=== YOUR INSTRUCTIONS ===
Search the data for the word "Orinoquía" and copy every line where it occurs.
** Opening PROVIDED INFORMATION block **
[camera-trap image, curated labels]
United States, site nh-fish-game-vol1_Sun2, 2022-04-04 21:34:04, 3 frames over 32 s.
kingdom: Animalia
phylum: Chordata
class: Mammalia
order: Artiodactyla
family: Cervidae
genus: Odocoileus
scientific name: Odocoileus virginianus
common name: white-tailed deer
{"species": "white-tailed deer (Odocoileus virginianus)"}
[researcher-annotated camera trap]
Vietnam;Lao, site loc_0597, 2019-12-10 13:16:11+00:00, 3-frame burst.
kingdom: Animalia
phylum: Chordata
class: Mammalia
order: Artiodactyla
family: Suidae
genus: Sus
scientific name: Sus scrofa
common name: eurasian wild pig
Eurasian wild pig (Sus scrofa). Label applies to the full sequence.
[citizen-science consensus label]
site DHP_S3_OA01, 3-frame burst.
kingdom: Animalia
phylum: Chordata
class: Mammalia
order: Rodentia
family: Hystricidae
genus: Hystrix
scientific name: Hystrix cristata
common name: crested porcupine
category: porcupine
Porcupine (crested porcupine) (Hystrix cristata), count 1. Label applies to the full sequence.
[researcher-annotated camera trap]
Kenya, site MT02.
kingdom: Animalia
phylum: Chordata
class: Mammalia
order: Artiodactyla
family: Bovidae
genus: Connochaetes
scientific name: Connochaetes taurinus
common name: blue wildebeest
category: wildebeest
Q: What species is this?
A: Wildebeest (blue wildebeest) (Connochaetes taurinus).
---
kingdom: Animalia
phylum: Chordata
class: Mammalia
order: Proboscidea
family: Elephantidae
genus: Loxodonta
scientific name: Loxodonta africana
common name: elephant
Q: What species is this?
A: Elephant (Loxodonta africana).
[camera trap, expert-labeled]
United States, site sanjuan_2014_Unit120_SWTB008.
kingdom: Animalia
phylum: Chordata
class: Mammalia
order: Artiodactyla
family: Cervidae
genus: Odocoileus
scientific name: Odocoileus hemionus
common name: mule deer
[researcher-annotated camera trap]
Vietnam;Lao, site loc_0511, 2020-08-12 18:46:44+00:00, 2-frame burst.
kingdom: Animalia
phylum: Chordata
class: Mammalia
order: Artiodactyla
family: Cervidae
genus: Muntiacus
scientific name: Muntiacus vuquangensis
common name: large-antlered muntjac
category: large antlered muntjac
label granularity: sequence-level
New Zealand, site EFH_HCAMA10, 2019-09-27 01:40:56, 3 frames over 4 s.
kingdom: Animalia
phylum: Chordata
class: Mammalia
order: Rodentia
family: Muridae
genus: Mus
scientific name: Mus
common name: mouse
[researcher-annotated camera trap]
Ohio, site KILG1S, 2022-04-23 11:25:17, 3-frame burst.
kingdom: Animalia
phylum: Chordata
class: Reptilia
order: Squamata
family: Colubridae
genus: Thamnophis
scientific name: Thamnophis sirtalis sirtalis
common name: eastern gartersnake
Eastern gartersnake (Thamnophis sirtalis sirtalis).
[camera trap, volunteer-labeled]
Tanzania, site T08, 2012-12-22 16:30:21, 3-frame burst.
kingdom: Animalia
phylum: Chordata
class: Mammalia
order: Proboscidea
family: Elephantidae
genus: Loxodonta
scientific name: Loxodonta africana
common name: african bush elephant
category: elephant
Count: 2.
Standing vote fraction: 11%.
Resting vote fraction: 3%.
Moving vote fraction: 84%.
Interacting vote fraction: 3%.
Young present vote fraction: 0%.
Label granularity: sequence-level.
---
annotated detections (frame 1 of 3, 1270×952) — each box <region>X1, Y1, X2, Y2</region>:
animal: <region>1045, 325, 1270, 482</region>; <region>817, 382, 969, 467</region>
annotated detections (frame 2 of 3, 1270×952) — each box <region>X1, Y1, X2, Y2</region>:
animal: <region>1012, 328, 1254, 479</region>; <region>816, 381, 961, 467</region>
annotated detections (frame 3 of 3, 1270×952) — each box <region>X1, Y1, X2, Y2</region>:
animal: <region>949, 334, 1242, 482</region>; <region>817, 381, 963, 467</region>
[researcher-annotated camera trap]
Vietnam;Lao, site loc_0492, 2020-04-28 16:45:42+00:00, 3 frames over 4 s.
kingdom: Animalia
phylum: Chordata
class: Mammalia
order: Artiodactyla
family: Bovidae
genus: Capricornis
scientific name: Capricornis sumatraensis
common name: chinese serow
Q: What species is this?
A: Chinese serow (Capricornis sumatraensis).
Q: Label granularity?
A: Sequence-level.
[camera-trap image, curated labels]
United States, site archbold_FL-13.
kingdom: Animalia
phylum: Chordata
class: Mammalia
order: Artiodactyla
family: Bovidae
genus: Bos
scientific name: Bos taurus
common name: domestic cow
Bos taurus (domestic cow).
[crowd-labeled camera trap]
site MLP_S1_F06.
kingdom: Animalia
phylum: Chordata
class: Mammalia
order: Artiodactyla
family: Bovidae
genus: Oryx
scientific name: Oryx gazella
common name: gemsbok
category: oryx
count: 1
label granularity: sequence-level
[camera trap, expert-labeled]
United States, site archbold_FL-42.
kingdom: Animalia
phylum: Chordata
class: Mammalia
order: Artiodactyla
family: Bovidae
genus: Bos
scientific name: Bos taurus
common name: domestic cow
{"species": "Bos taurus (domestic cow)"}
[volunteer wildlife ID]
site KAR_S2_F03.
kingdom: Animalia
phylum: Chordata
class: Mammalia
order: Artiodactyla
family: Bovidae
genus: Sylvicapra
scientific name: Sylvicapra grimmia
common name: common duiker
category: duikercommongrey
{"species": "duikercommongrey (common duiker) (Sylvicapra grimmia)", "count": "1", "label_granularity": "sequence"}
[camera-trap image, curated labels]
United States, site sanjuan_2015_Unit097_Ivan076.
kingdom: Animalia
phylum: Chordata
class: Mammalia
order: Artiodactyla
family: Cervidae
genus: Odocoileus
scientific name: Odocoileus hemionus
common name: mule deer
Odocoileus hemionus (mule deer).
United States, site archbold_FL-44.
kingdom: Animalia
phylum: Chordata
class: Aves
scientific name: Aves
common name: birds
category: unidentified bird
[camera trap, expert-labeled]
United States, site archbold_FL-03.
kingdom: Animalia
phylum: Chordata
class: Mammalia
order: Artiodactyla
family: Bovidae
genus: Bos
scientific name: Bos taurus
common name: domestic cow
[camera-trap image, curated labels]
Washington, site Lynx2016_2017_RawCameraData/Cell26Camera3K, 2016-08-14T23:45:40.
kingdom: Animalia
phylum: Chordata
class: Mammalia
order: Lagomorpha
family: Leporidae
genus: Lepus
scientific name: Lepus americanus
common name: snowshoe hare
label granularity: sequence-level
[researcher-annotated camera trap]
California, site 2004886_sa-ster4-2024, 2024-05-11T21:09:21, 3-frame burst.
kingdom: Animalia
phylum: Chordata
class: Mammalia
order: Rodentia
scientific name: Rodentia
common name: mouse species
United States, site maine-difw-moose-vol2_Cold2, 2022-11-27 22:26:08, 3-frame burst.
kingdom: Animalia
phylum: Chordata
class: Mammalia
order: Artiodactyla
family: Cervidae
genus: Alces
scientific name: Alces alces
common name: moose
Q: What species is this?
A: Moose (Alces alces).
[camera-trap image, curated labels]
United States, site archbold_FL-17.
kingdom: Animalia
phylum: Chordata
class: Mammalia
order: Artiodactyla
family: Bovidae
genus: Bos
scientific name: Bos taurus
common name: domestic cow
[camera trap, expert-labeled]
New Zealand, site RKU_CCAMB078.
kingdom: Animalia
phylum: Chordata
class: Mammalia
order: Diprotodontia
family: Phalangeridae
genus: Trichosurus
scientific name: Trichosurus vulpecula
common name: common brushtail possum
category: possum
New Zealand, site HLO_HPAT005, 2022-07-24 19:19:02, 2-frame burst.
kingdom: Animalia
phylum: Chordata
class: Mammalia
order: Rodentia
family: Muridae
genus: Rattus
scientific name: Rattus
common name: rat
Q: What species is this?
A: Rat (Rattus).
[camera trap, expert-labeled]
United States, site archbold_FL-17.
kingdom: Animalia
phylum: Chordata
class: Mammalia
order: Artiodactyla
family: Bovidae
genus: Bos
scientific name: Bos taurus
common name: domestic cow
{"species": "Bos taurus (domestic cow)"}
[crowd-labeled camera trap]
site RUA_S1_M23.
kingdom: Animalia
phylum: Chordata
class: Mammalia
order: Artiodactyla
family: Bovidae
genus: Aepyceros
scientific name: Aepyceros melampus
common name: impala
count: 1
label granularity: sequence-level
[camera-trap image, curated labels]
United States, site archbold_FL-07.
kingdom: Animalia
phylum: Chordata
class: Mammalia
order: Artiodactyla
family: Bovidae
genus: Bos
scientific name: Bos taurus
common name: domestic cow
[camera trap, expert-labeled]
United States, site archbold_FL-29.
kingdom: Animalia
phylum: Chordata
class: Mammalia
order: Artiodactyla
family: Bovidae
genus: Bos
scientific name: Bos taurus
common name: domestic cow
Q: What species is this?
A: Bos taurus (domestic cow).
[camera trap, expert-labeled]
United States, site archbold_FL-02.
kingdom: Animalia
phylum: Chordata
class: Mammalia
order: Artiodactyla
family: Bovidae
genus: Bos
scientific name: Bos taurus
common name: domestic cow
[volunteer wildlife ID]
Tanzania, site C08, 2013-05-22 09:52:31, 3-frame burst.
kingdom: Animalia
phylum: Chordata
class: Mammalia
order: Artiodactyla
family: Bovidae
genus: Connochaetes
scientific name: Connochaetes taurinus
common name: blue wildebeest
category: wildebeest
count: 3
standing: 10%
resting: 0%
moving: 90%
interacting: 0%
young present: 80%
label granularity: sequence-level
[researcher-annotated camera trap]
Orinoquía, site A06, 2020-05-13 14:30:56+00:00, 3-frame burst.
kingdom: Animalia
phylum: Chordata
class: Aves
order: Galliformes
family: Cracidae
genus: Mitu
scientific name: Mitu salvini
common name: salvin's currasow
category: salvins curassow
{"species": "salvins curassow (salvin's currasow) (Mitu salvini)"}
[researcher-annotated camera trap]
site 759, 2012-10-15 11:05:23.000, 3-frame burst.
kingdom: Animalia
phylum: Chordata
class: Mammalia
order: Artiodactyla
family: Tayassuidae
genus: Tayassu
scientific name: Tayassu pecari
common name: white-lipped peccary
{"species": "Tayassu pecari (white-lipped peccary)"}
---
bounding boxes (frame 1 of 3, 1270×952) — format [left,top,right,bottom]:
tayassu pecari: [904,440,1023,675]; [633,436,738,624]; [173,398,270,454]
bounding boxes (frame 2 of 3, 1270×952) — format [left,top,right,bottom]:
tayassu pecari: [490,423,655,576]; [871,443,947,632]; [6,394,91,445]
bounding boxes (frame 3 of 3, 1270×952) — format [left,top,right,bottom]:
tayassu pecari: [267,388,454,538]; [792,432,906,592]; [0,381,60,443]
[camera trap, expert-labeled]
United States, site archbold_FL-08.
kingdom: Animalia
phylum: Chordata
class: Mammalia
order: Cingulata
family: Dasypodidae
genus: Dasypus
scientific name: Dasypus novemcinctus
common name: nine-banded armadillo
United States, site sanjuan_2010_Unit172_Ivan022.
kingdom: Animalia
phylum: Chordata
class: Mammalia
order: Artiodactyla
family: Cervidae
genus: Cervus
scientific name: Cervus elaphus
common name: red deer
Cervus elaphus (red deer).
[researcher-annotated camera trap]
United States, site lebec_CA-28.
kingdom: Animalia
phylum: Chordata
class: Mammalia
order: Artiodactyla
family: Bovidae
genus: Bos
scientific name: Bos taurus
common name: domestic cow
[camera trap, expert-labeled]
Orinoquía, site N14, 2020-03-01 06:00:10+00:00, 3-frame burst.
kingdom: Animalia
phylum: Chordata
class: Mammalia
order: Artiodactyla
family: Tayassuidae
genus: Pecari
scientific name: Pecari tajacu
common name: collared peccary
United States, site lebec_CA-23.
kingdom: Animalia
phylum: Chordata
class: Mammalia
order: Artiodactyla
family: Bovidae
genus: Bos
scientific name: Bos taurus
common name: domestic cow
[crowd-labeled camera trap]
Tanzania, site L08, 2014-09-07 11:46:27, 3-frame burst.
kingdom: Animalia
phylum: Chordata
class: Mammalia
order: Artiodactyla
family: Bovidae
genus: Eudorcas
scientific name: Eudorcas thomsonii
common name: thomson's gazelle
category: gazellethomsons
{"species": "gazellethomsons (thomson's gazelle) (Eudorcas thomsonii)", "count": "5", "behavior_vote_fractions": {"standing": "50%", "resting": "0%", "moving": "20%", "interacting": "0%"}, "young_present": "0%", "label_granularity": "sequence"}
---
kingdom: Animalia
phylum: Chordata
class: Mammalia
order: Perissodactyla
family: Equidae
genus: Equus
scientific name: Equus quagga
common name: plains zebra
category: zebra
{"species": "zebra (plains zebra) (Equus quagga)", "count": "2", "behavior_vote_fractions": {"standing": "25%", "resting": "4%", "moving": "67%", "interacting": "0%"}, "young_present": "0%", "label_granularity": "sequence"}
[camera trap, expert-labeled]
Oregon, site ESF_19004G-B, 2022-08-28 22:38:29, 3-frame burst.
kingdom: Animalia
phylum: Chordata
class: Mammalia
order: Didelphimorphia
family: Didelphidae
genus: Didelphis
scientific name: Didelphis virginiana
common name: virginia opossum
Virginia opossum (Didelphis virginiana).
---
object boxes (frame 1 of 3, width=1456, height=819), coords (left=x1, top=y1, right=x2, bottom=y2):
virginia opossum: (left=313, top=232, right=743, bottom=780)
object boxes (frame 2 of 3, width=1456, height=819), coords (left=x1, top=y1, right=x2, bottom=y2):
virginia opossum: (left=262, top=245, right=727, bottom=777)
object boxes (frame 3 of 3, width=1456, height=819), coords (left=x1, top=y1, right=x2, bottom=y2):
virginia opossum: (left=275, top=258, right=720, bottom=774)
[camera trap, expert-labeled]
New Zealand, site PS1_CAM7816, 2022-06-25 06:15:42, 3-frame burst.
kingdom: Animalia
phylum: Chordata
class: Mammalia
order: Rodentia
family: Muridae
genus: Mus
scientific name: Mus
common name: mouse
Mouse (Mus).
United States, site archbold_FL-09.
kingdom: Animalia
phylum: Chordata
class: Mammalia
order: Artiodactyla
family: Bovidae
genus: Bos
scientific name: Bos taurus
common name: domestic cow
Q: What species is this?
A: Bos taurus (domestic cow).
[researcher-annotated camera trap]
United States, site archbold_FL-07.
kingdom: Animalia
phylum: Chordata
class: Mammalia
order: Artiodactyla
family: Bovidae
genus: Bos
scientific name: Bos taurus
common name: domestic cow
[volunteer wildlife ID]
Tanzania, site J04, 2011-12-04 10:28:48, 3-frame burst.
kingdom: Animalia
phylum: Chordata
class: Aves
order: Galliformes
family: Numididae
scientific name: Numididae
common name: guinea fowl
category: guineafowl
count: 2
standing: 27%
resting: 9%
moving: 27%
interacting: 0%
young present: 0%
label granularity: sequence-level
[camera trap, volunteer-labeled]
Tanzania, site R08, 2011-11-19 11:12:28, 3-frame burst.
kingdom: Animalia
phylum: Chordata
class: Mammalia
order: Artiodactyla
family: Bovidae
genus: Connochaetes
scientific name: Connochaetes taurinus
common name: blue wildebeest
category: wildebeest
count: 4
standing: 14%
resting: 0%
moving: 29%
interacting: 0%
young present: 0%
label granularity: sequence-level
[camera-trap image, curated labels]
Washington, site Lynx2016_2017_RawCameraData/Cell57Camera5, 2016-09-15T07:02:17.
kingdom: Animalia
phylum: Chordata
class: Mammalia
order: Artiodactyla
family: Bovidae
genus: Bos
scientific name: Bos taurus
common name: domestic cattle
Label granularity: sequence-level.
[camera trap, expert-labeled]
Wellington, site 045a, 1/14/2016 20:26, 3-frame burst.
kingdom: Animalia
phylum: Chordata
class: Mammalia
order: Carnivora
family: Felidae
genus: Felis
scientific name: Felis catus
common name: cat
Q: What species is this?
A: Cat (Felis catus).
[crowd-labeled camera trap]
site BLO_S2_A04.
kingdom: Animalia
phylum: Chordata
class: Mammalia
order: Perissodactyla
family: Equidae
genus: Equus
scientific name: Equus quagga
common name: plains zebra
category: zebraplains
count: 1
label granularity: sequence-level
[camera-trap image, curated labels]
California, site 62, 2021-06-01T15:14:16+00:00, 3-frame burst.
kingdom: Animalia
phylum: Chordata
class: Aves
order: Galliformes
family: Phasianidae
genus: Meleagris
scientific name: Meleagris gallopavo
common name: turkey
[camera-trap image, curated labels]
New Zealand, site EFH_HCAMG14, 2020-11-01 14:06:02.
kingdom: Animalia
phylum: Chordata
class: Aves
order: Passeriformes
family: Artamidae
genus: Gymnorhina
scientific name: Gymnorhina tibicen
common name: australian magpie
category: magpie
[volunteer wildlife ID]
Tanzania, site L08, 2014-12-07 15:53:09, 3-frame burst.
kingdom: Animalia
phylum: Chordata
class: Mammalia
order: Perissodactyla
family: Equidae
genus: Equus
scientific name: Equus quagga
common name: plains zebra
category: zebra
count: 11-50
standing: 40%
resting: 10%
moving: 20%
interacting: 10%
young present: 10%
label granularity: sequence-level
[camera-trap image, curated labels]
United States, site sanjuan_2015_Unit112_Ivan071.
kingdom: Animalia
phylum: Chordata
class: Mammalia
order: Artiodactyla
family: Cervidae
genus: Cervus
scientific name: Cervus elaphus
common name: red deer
** Closing PROVIDED INFORMATION block **
=== RESPONSE TO THIS EXERCISE ===
Orinoquía, site A06, 2020-05-13 14:30:56+00:00, 3-frame burst.
Orinoquía, site N14, 2020-03-01 06:00:10+00:00, 3-frame burst.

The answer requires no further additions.